#7,8,9,10 Diagnostic Wax Up for Laminate Veneer
あるドクターは診断用のワックスアップから、私に手掛けさせてくれます。
そのワックスアップをもとに支台歯形成を行い、
プロビジョナルレストレーションをドクター自ら製作します。
患者の口の中で一定期間使用されるプロビジョナルレストレーションは、
ある程度の強度と審美性、また生体に調和したもので無ければなりません。
彼らは見事にそれらを再現し、参考用模型を作り、私に提供してくれます。
おそらく、チェアサイドで手間暇かけたであろうそのプロビジョナルは、
歯科技工士にとって重要なインフォメーションを与えてくれる。
また患者にとっても、理想的な形態を実際に口の中で再現しているため、
最終的な外形をイメージしやすく、結果的に患者からの満足も得られやすい。
うちではワックスアップ1歯あたり$35請求させていただいている。
単純に時間だけではなく、その作業の重要性または技術料を考慮し理解を頂いている。
患者にも歯科医師にも、そして、私たち歯科技工士にも最終的なゴールを定める事は、
審美歯科治療を成功させる上でとても重要な事だ。
図面や打ち合わせ無しで建てられた家が、
その家主の満足を満たすものであるはずが無い。
また長い間、安心して住み続けることのできる家であるはずも無い。
いきなり柱を打ち込む大工に、大切な家を任せる家主はいないだろう。
いきなり歯を削る歯科医師に、大切な歯を任せる患者は...
ワックスは YETI THOWAX を長く愛用している。
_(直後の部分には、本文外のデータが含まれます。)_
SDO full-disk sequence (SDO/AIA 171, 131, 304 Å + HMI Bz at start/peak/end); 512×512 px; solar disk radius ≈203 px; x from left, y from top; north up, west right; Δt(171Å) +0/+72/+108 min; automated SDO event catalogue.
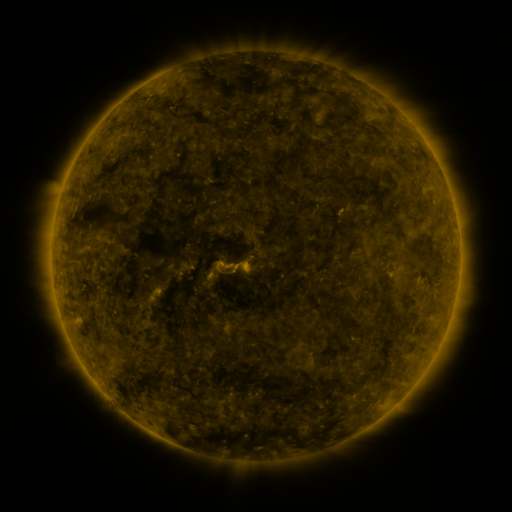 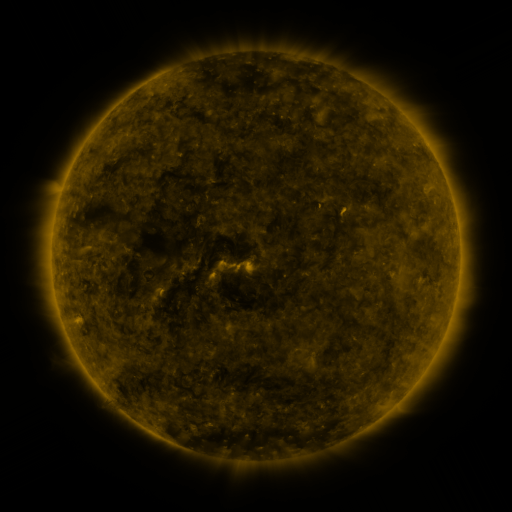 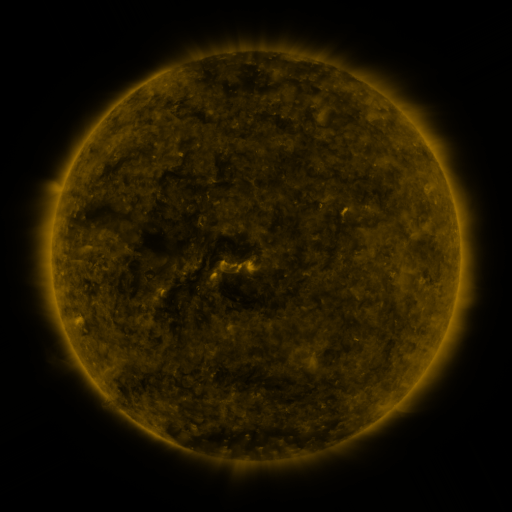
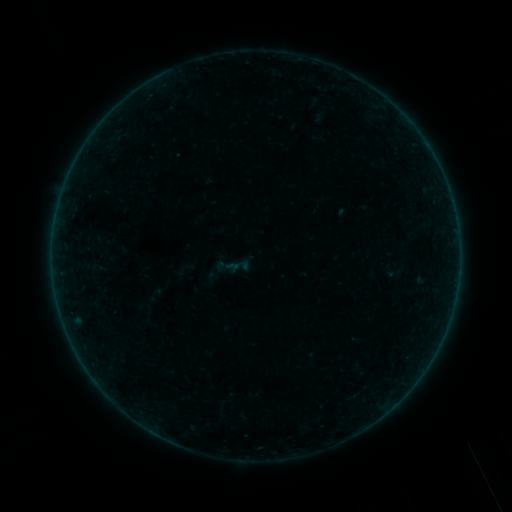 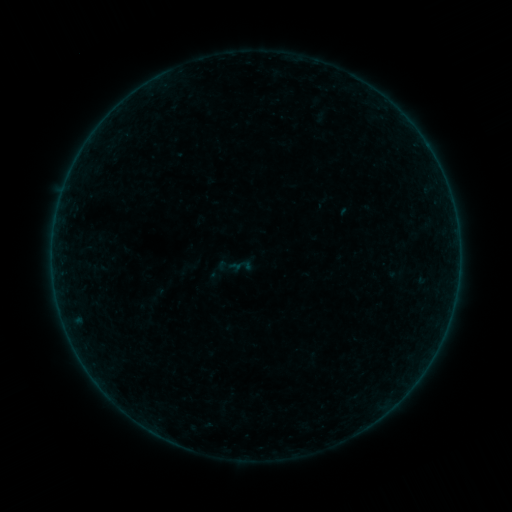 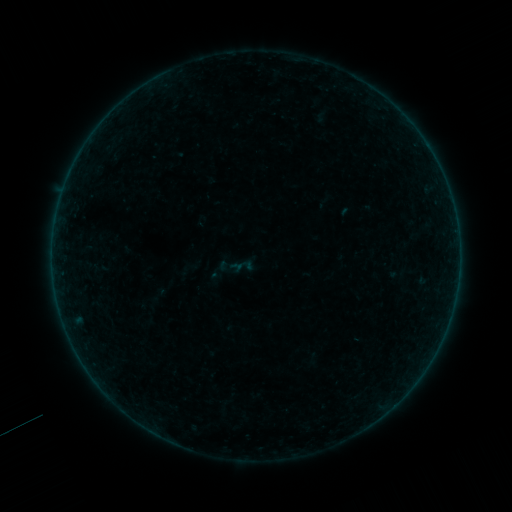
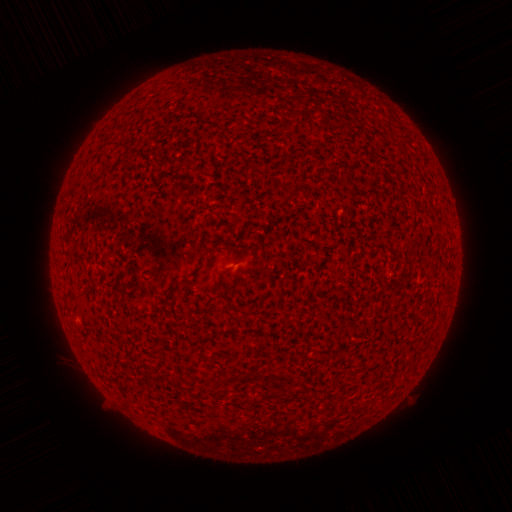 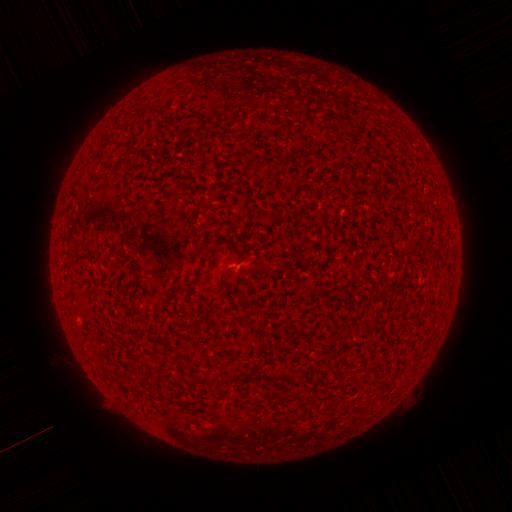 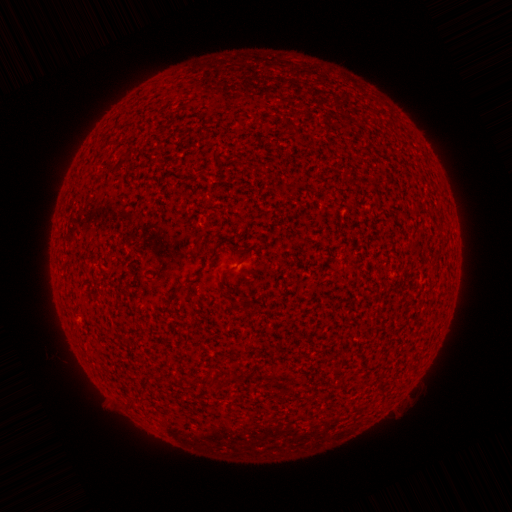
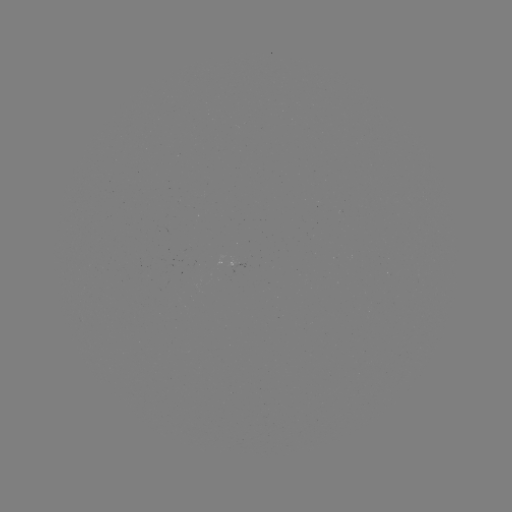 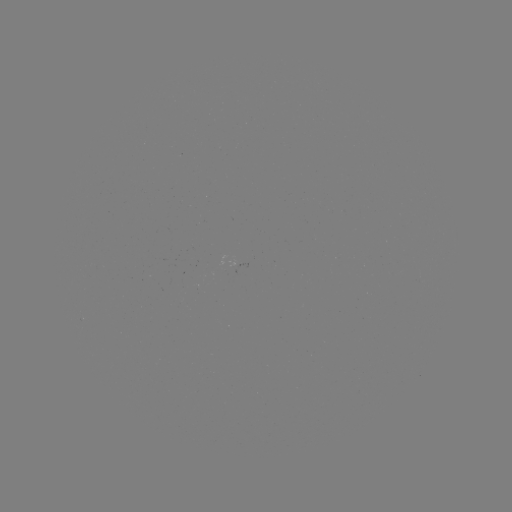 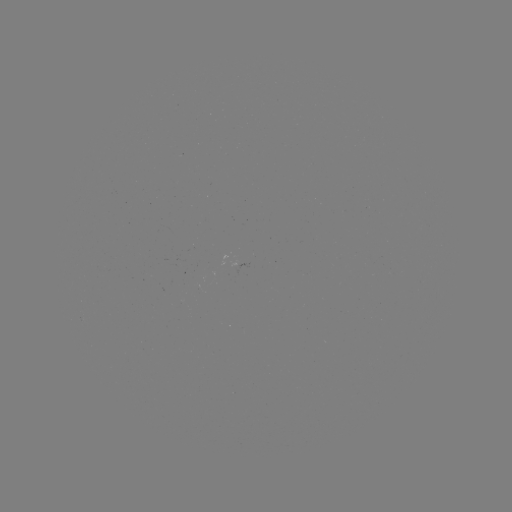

色は、ベージュ。
表面性状が見えやすいことからグレーを使用していたこともある。
しかし、グレーあるいは濃色は「患者への印象が悪い」と嫌がるドクターも多い。
診断用ワックスアップは当然患者にも見せることになる。
歯列模型を見慣れた歯科医療従事者ならともかく、
自分の歯の模型ですら、ギョッとする患者も少なくはない。
模型上で見る、これから治療するであろう箇所がお歯黒では...。
患者にとって歯は白いイメージなのだろう。
逆に白いワックスを使って欲しいと言うドクターもいる。
しかし白は光の反射が強く表面性状や輪郭が見え難かったり、
また膨張色のため、白以外の模型上では大きく見えやすい。
うちではあらかじめ了解を頂きベージュを使用させていただいている。
この診断用ワックスアップですら、歯科医師自ら行うことも可能だ。
しかし殆どの場合、歯科医師の技工技術は歯科技工士の技術には到底及ばない。
そして作られたプロビジョナルレストレーション、参考用模型は、ゴールには程遠い。
参考用模型より、正中はもう少し...切縁の長さは...カントゥアは...
結果的に歯科技工士の感性に頼られてしまう。もちろんそれでもかまわないのだが、
そもそも患者にとっての理想的な形態を模型上だけで再現するのは難しい。
歯科技工士の技術は歯科医師の技工技術をも凌ぐもので無ければならない。
そして、その技術に対する歯科医師からのリスペクトがあるから歯科技工士でいられる。